What is Psoriasis?

Psoriasis is an immune-mediated condition characterized by chronic inflammation that impacts the skin. It’s a widespread condition where skin cells proliferate faster than usual, leading to the accumulation of dry, scaly, and itchy patches on the skin’s surface. Psoriasis comes in various forms, with plaque psoriasis being the most prevalent type.

What Are The Causes of Psoriasis?

The exact causes of psoriasis are not fully understood, but it is believed to involve a complex interaction between genetic, immune system, environmental, and lifestyle factors.

What Are the Different Types of Eczema?

Plaque psoriasis often presents with raised patches of dry, red skin, adorned with scaly, silvery plaques. It may lead to itching, burning sensations, and sometimes cracking and bleeding from dry skin. Less common types of psoriasis include:

  • Guttate psoriasis: Primarily seen in children,or after an infection, this type manifests as small pink spots on the skin without the thickened skin seen in plaque psoriasis.
  • Inverse psoriasis: Characterized by shiny, bright red patches of skin, usually appearing in skin folds such as the groin, breasts, and armpits.
  • Pustular psoriasis: Identified by pus-filled blisters surrounded by inflamed, red skin, typically affecting the hands and feet and often appearing in adulthood.
  • Erythrodermic psoriasis: A rare and severe form covering large parts of the body with red scales that may shed in large sheets, requiring immediate medical attention due to its potential life-threatening complications.

Other issues associated with psoriasis include nail psoriasis, affecting fingernails or toenails, and psoriatic arthritis, causing pain, stiffness, and swelling in the joints.

What Are The Signs And Symptoms of Psoriasis?
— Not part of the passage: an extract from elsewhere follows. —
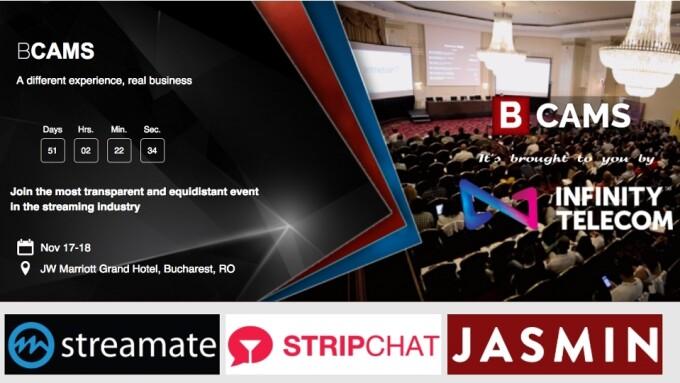 BCAMS Set for Nov. 16-18 in Bucharest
Psoriasis typically presents as red, raised patches of skin covered with silvery scales, known as plaques. These plaques often appear on the elbows, knees, scalp, and lower back, but can occur anywhere on the body. Other signs and symptoms may include itching, burning, or soreness in the affected areas, thickened or pitted nails, and joints that are swollen or stiff, particularly in cases of psoriatic arthritis. The severity of symptoms can vary widely between individuals and may fluctuate over time.

What Are The Risk Factors of Psoriasis?

If someone in your family has had psoriasis, you’re more likely to get it too because of genetics. It often shows up in adults between 30 and 50 years old. Other things like stress, skin injuries or infections, strep throat, smoking, drinking too much alcohol, and certain medications can also affect how bad it gets.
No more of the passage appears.